Fiquei triste ao ler nas folhas que o presidente Lula usou um colete à prova de balas na sua recente ida ao Fórum de Porto Alegre. Vendo-o nas TVs, estranhei o blusão rechonchudo que usava, fazendo-o mais gordo do que é, mas sem estragar o visual, que geralmente é bom e simpático.
A tristeza é que se há ou houve um chefe de Estado que não merece a precaução de um atentado (vaia não é atentado) é o atual presidente do Brasil, boníssima alma, apesar dos erros gramaticais mais primários que comete cada vez mais, e do erro maior -este sim, estrutural, danoso ao país e ao povo que ele diz amar.
No varejo, no operacional, entre equívocos e acertos, acredito que Lula vai bem, dentro do possível e do cenário maldito que herdou de seu antecessor.
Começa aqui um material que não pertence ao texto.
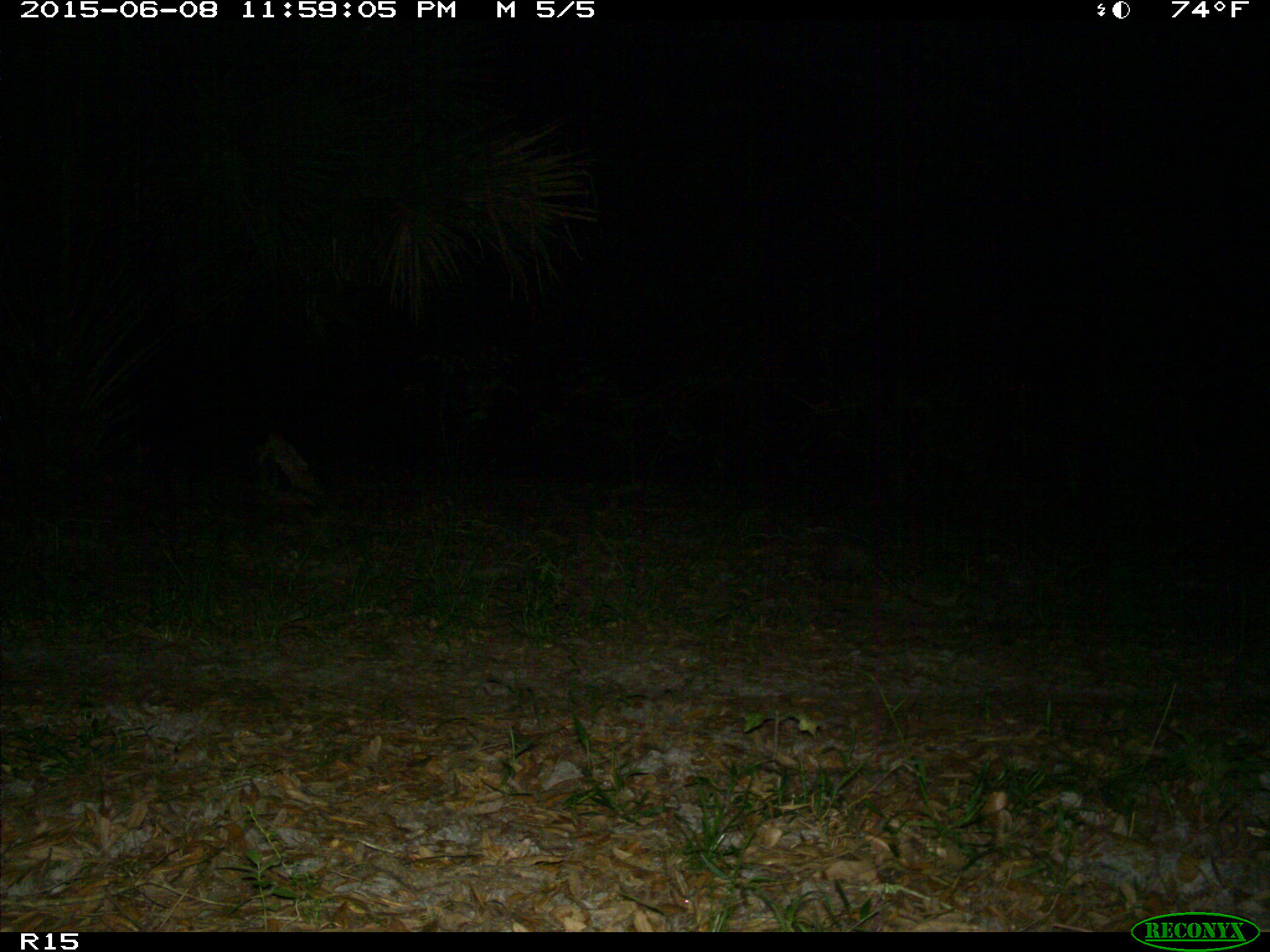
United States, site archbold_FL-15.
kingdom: Animalia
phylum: Chordata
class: Mammalia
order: Cingulata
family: Dasypodidae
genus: Dasypus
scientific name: Dasypus novemcinctus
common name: nine-banded armadillo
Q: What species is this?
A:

Os dois programas sociais que lançou são duas bobagens. Não compete ao Estado distribuir comida aos famintos. As carências que o Brasil sofre não podem ser consideradas emergenciais, cataclismos eventuais como o tsunami da Ásia que nos obriga a mandar remédios, comida e cobertores para socorrer os sobreviventes.
A principal, para não dizer única obrigação do Estado, é criar condições estruturais para que não haja fome, desemprego e miséria. Combater os sintomas é o mesmo que tentar curar um câncer distribuindo ervas de Santa Maria aos doentes. Pode aliviar a dor, mas não cura o mal. Em casos extremos, é necessário cortar fundo.
O atual governo acerta no factual algumas vezes, mas enquanto adotar a prioridade econômica que faz um banco lucrar R$ 3 bilhões ao ano, enquanto privilegia o capital especulativo e não libera verbas aprovadas pelo Congresso e necessárias para obras urgentes, merece realmente vaias mas não atentados na pessoa do presidente.
Certa vez, nos anos 50, esbarrei com um homem e sorridente que saía de um restaurante no centro da cidade, acompanhado apenas de um amigo, o poeta Augusto Frederico Schmidt. Sem segurança, sem colete à prova de bala. Era JK.